Firewalls gegen Interessenskonflikte
Zwar kann auch ein Investor ein Papier bewerten lassen - im Normalfall zahlen Unternehmen oder Regierungen aber selbst für ihre Bewertung. Mit diesen sogenannten Emittenten schließt die Agentur einen unbefristeten Vertrag. Der Emittent zahlt jährlich eine Pauschale, dafür steht er unter Beobachtung. Die Analysten können dadurch seine Bonität überprüfen, wann immer sie es für nötig halten.
Zynisch könnte man sagen: Griechenland hat in diesem Jahr mehr als 40.000 Euro bezahlt, um sich auf den Ramschstatus CC herunterstufen zu lassen. Das entkräftet ein bisschen den häufigen Vorwurf, die Agenturen könnten mit dem einem Interessenkonflikt nicht umgehen - dass nämlich der Emittent, dessen Anleihen bewertet werden, sich ein positives Urteil erkaufen könne. Griechenlands Vertrag mit S&P läuft nach Angaben der Agentur seit 2004. Trotz sieben Abwertungen in Folge habe die Regierung ihn nicht gekündigt.

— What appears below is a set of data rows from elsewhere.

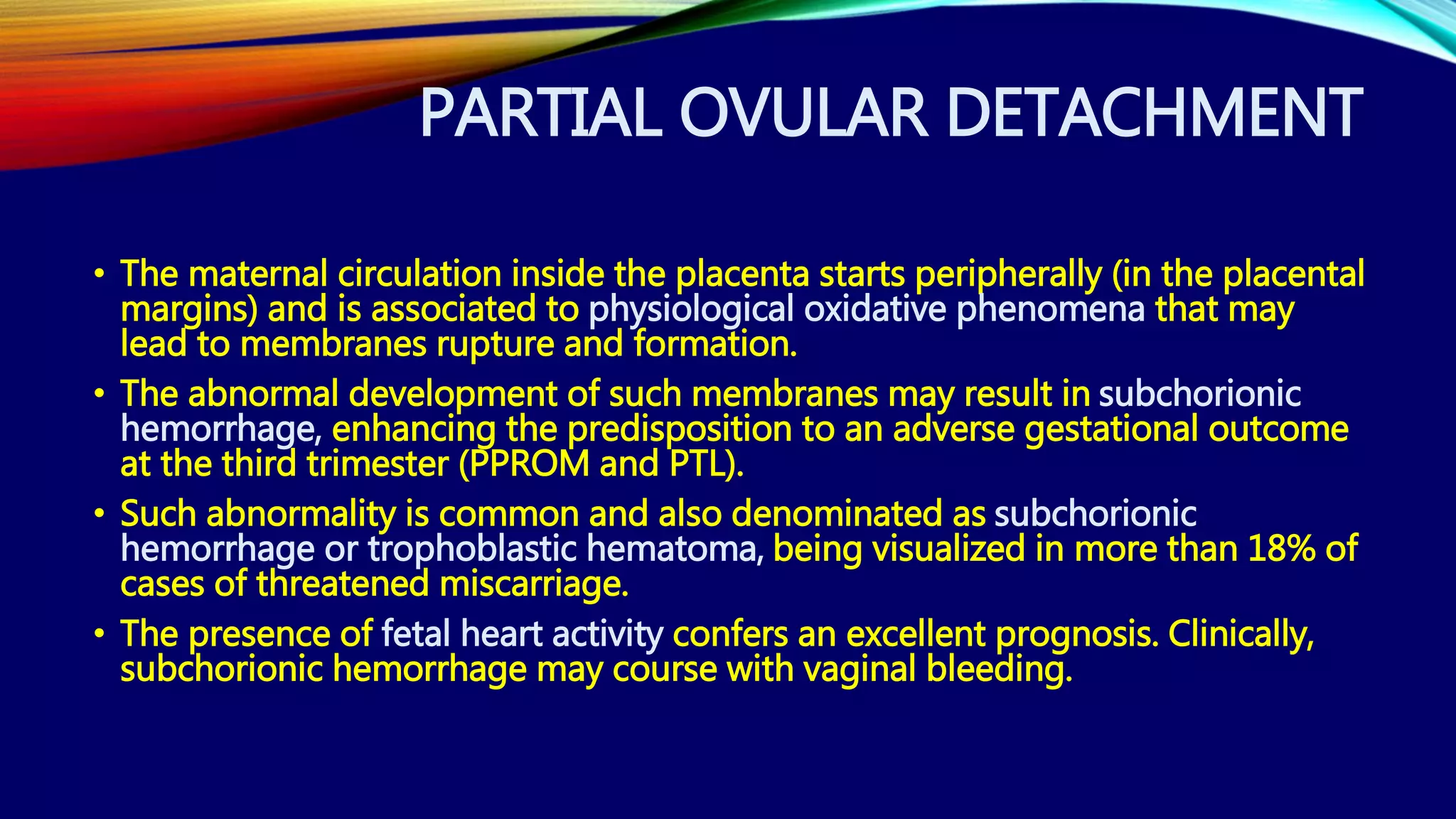 PARTIAL OVULAR DETACHMENT
• The maternal circulation inside the placenta starts peripherally (in the placental
margins) and is associated to physiological oxidative phenomena that may
lead to membranes rupture and formation.
• The abnormal development of such membranes may result in subchorionic
hemorrhage, enhancing the predisposition to an adverse gestational outcome
at the third trimester (PPROM and PTL).
• Such abnormality is common and also denominated as subchorionic
hemorrhage or trophoblastic hematoma, being visualized in more than 18% of
cases of threatened miscarriage.
• The presence of fetal heart activity confers an excellent prognosis. Clinically,
subchorionic hemorrhage may course with vaginal bleeding.
 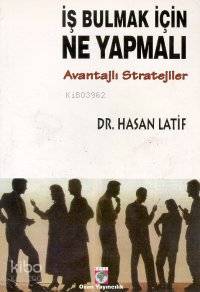 İş Bulmak İçin Ne Yapmalı?; Avantajlı Stratejiler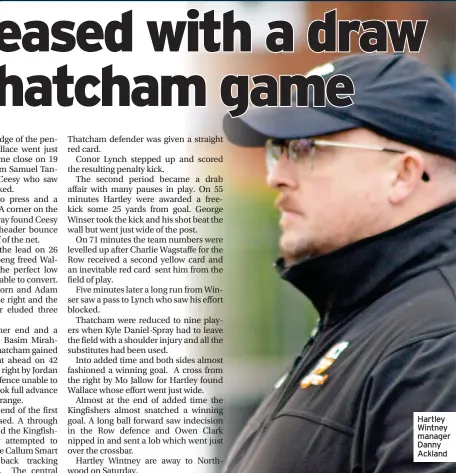  ?? ?? Hartley Wintney manager Danny Ackland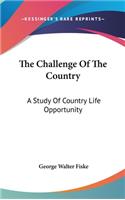 Challenge Of The Country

Interessenkonflikte vermeidet S&P laut eigenen Angaben durch "Firewalls", also interne Regeln. Analysten, die Daten von Emittenten bewerten, dürften zum Beispiel nicht mit jenen Kollegen über ihre Arbeit reden, die mit dem Emittenten über die Gebühren verhandeln. "Trennung von Analyse und Geschäft" heißt das. Verschiedene Zugangsberechtigungen sollen verhindern, dass Mitarbeiter in Räume gelangen, in denen sie Dinge sehen könnten, die nicht für sie bestimmt sind.